The source function in R is used to “source” (read in) ASCII text files. Take a group of R commands that worked from a previous problem above and paste them into an ASCII text file and save it with the name job01.R. Then from R command line, source the file.

source('/cloud/project/Homeworks Epi251/job01.R')
source('/cloud/project/Homeworks Epi251/job01.R', echo=TRUE)
## 
## > (sum = 1 + 2)
## [1] 3
# Sources a script in a different file.

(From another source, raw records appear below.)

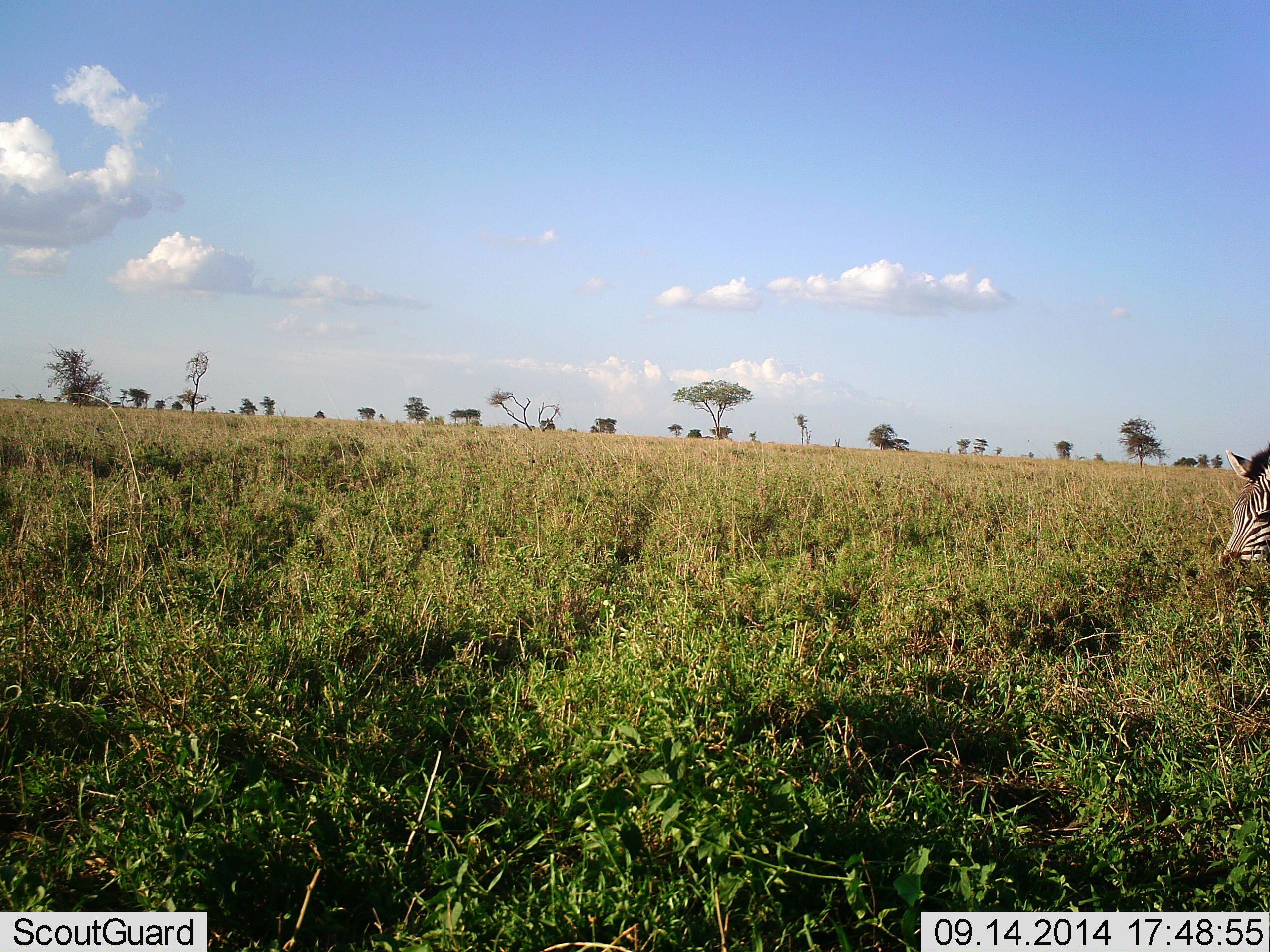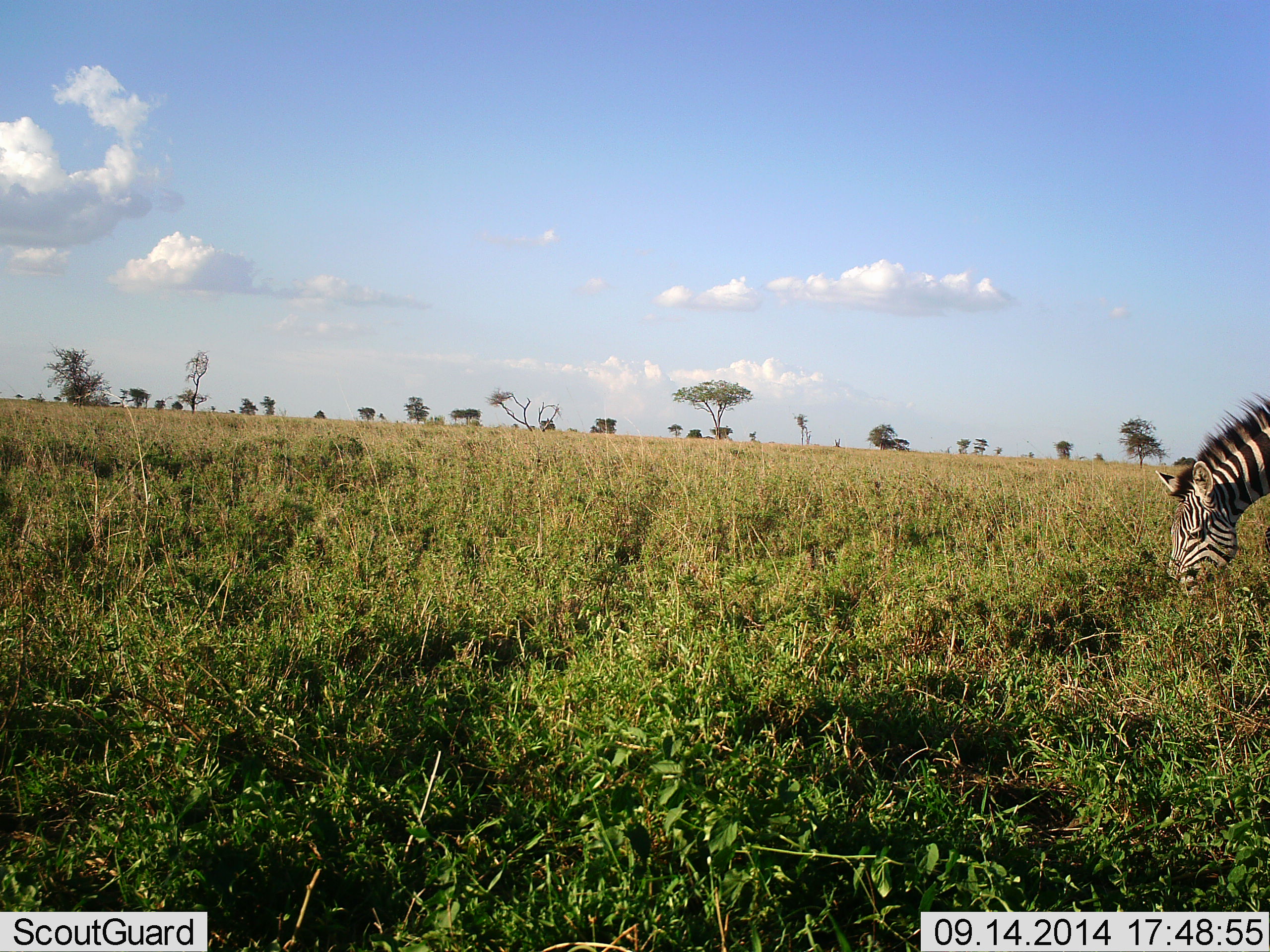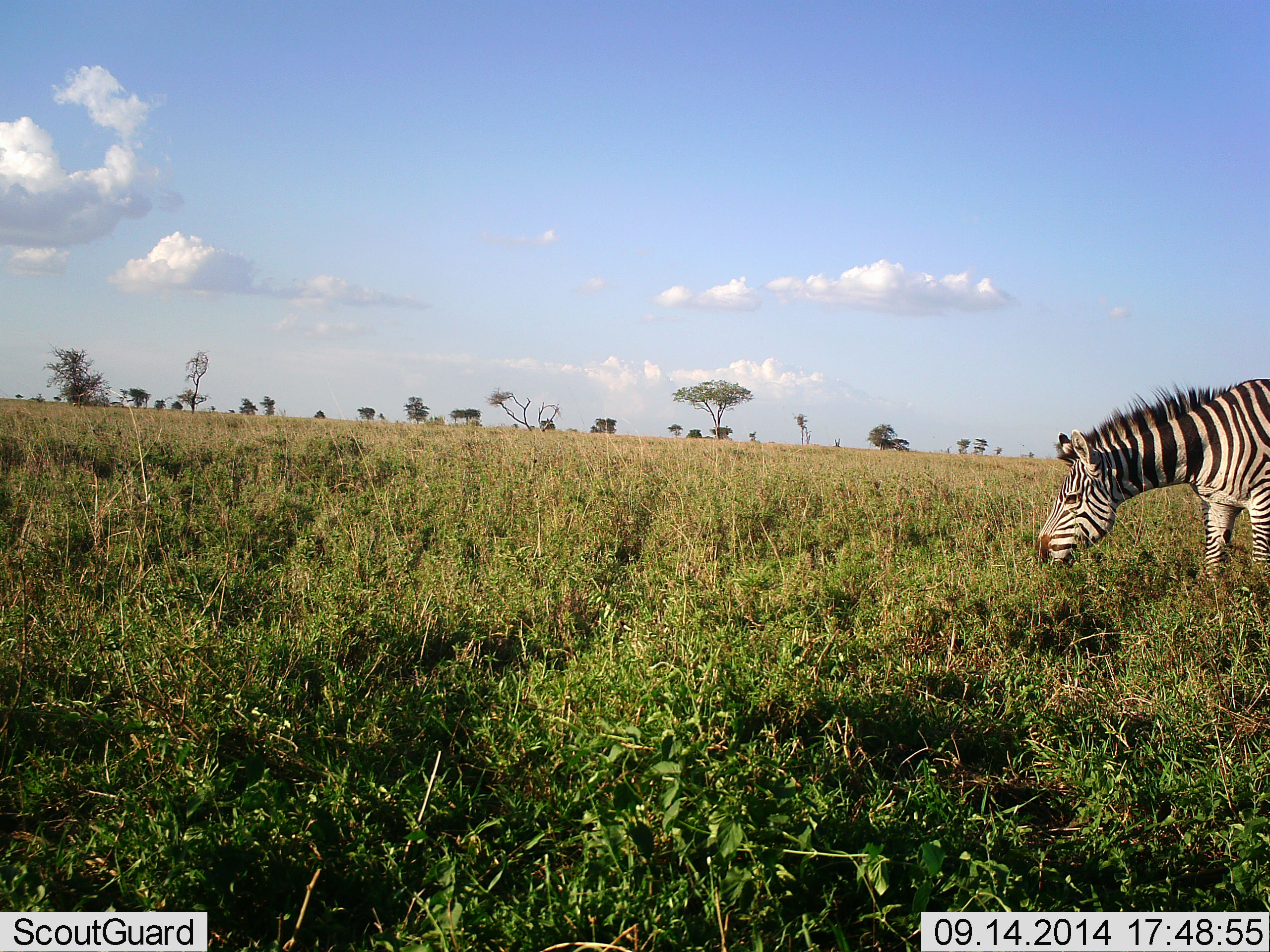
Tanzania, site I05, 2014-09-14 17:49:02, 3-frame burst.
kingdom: Animalia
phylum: Chordata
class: Mammalia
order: Perissodactyla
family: Equidae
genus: Equus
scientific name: Equus quagga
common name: plains zebra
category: zebra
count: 1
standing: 10%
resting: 0%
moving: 40%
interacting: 0%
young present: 0%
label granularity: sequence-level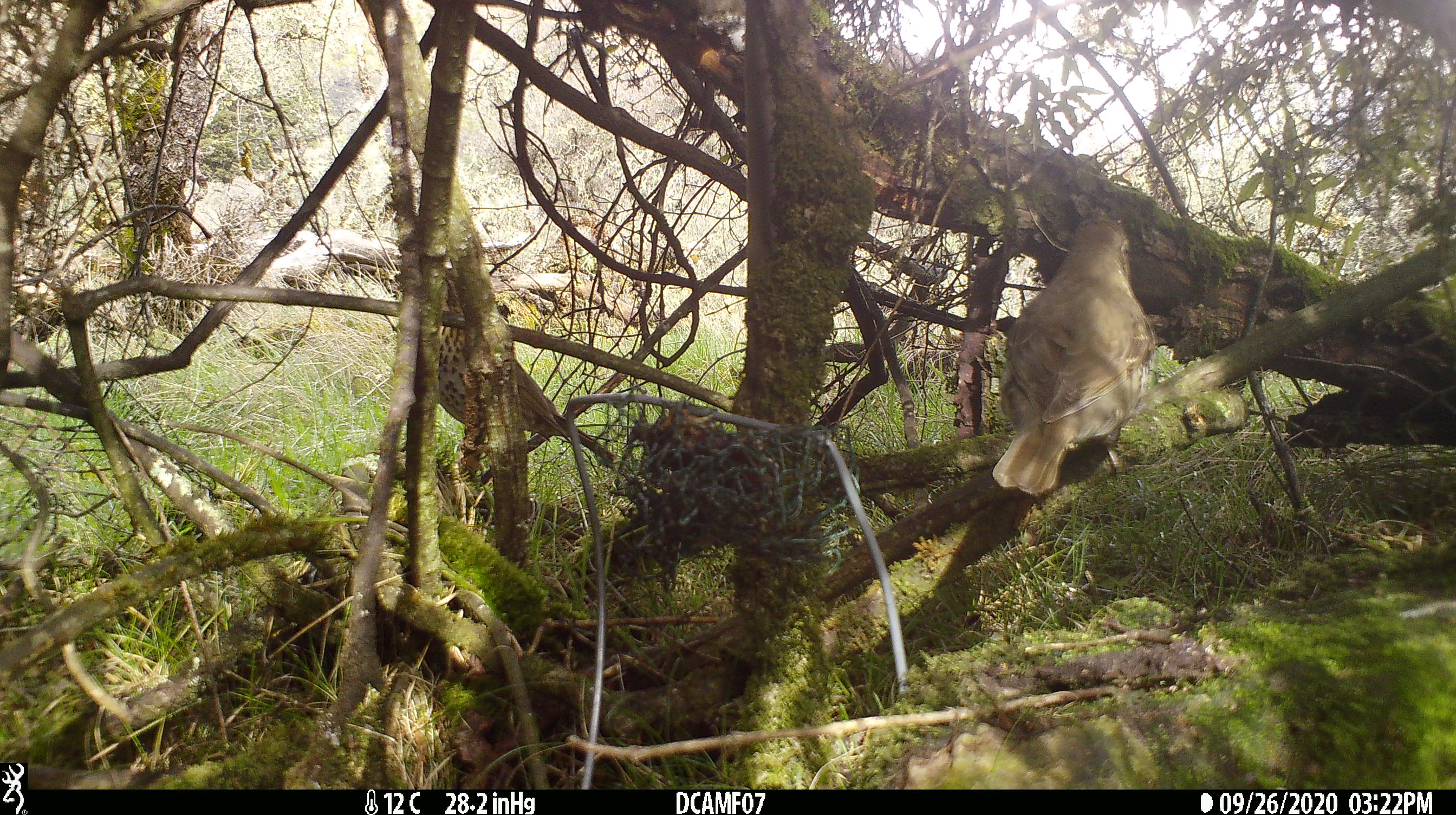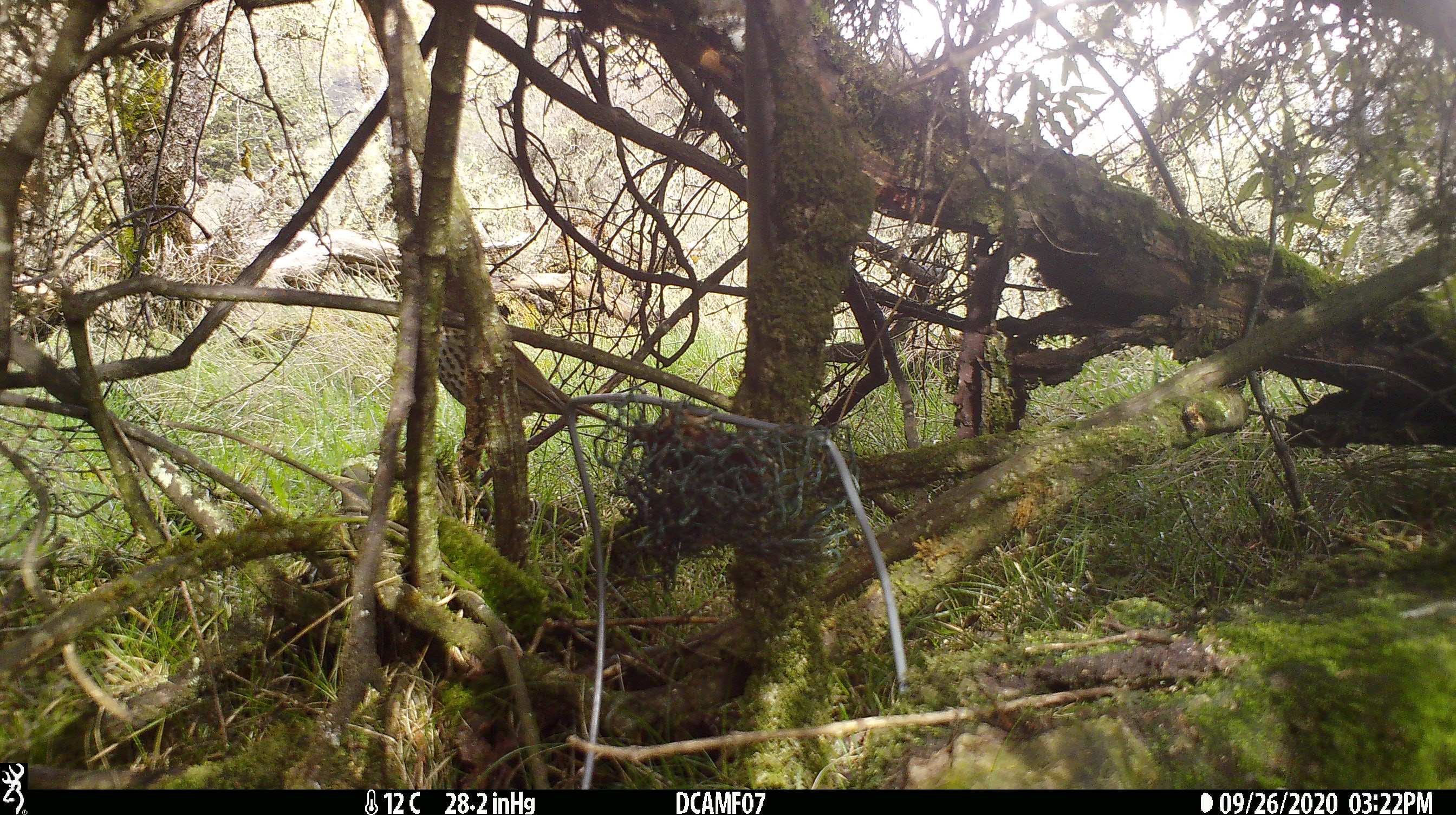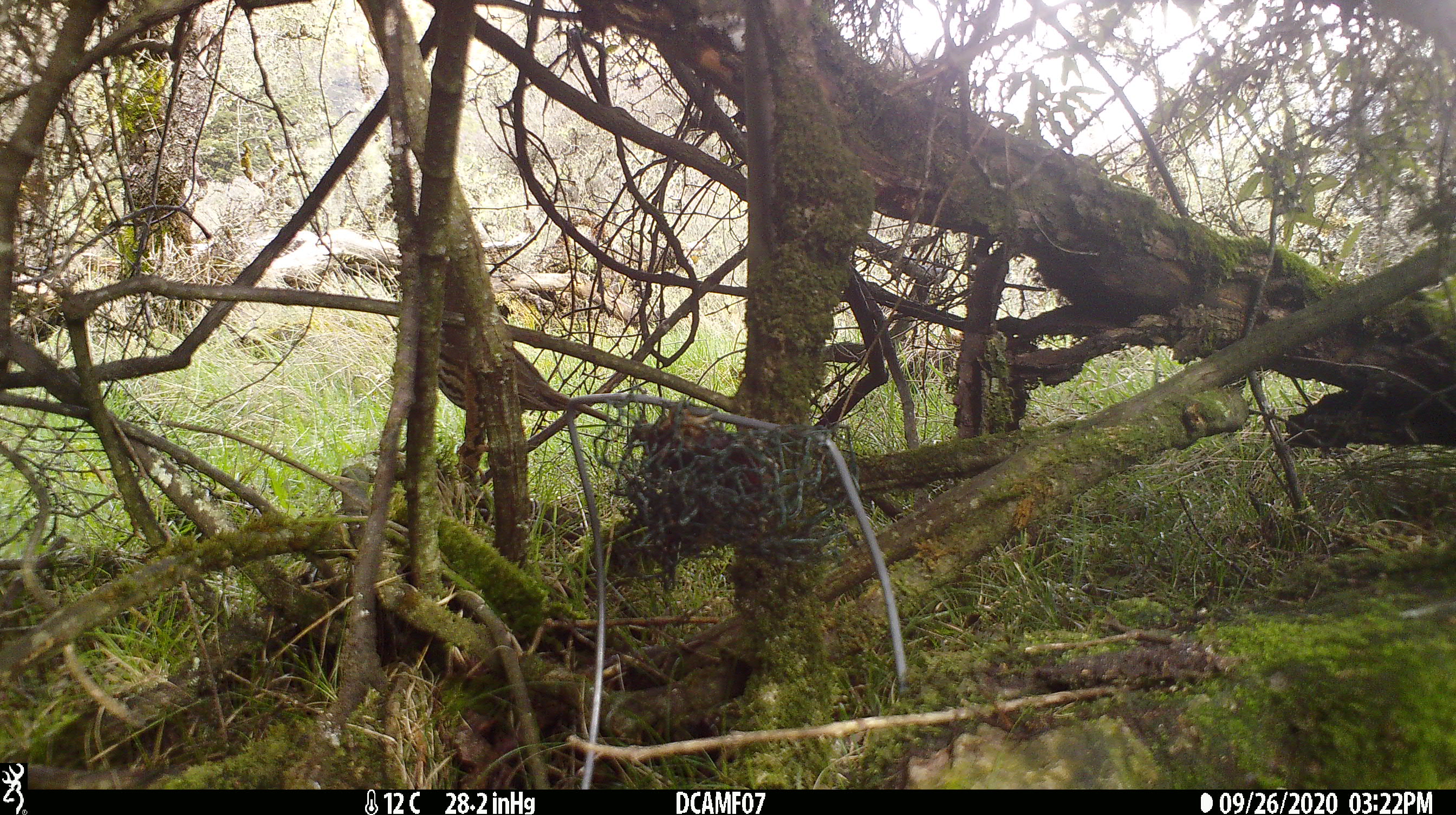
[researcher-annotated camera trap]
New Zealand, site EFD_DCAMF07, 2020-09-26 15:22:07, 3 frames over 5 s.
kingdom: Animalia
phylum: Chordata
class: Aves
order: Passeriformes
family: Turdidae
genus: Turdus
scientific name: Turdus philomelos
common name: song thrush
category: thrush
Thrush (song thrush) (Turdus philomelos).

When we use echo=TRUE, the job01.R file, even though we are sourcing a file that is closed, the output is printed in the console

sink("/cloud/project/Homeworks Epi251/job01.log1a")
source("/cloud/project/Homeworks Epi251/job01.R")
sink() 

sink("/cloud/project/Homeworks Epi251/job01.log1b")
source("/cloud/project/Homeworks Epi251/job01.R", echo=TRUE)
## 
## > (sum = 1 + 2)
## [1] 3
sink() 

#For the .log1a it just sources the file and for the log1b it sources it and echoes the information in jobs01.

source('/cloud/project/job02.R')
## [1] 0.01808493 0.03584367 0.16685338 0.21126678 0.30593011 0.66601052
## [7] 0.83951869 0.91402762
#It sourced the program, ran it and showed the results, just as we did with the echo argument.